Given request -> Reproduce word for word the part of the items that opens with the line containing "Does (126,123) occupy" and runs through the end of the items, both ends included.

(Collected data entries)

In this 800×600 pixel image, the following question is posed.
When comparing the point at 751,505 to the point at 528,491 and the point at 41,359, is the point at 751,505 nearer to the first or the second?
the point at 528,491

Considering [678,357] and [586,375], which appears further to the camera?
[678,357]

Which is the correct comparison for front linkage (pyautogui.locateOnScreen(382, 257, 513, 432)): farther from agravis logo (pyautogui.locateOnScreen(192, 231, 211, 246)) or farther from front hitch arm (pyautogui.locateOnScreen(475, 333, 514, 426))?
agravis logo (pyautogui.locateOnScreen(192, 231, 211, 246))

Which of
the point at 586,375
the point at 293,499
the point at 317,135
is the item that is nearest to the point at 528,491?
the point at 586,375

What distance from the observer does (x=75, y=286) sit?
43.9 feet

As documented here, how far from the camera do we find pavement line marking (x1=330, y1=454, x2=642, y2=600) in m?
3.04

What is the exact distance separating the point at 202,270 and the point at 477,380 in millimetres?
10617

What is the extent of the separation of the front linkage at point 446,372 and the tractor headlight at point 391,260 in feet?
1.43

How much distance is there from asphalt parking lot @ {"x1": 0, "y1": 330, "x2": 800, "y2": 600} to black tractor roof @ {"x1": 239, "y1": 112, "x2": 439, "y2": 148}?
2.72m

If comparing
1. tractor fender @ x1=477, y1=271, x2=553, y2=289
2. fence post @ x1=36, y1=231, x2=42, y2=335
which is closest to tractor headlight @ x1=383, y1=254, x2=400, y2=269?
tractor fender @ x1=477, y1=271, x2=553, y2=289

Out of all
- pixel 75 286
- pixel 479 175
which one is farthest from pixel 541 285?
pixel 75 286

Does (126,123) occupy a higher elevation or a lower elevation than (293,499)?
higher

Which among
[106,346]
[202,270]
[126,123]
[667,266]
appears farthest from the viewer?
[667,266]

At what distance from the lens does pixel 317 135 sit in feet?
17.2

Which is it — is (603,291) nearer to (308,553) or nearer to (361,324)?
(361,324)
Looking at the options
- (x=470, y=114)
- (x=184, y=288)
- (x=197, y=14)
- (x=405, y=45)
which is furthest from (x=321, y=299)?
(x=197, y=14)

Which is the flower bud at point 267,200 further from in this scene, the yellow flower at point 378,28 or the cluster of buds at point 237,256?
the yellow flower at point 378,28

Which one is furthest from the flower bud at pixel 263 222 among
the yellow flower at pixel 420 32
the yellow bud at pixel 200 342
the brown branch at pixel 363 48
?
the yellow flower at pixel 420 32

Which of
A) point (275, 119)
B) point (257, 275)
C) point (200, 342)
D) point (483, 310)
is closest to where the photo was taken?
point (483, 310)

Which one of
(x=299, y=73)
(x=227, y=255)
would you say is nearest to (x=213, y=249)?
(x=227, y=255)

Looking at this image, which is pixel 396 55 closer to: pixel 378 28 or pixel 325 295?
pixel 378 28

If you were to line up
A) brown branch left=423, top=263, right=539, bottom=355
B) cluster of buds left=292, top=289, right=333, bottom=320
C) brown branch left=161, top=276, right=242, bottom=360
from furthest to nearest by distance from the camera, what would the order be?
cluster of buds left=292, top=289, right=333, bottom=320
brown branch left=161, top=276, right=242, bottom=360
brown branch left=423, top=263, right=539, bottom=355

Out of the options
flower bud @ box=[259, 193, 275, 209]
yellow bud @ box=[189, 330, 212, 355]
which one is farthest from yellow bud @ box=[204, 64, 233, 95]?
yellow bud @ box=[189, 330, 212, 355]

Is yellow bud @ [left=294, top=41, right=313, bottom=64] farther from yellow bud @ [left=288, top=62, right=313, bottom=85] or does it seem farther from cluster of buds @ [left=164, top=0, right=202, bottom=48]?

Result for this task ->
Does (126,123) occupy a higher elevation or a lower elevation than (293,499)?
higher

Which among
[106,346]
[202,270]
[126,123]
[667,266]
appears farthest from the viewer?
[667,266]

At what distance from the lens does pixel 317 135 sit in feet?
17.2

Which is it — is (603,291) nearer to (308,553) or nearer to (361,324)?
(361,324)
Looking at the options
- (x=470, y=114)
- (x=184, y=288)
- (x=197, y=14)
- (x=405, y=45)
which is furthest from (x=321, y=299)?
(x=197, y=14)

Which is the flower bud at point 267,200 further from in this scene, the yellow flower at point 378,28 or the cluster of buds at point 237,256?
the yellow flower at point 378,28

Which one is furthest from the flower bud at pixel 263 222 among
the yellow flower at pixel 420 32
the yellow bud at pixel 200 342
the brown branch at pixel 363 48
?
the yellow flower at pixel 420 32

Which of
A) point (275, 119)
B) point (257, 275)
C) point (200, 342)
D) point (483, 310)
is closest to where the photo was taken?
point (483, 310)

Which one of
(x=299, y=73)
(x=227, y=255)
would you say is nearest to (x=213, y=249)?
(x=227, y=255)

Looking at this image, which is pixel 396 55 closer to: pixel 378 28 or pixel 325 295?
pixel 378 28

If you were to line up
A) brown branch left=423, top=263, right=539, bottom=355
B) cluster of buds left=292, top=289, right=333, bottom=320
C) brown branch left=161, top=276, right=242, bottom=360
from furthest to nearest by distance from the camera, what would the order be?
cluster of buds left=292, top=289, right=333, bottom=320
brown branch left=161, top=276, right=242, bottom=360
brown branch left=423, top=263, right=539, bottom=355

Out of the options
flower bud @ box=[259, 193, 275, 209]
yellow bud @ box=[189, 330, 212, 355]
which one is farthest from yellow bud @ box=[204, 64, 233, 95]?
yellow bud @ box=[189, 330, 212, 355]

Is yellow bud @ [left=294, top=41, right=313, bottom=64] farther from yellow bud @ [left=288, top=62, right=313, bottom=85] or does it seem farther from cluster of buds @ [left=164, top=0, right=202, bottom=48]?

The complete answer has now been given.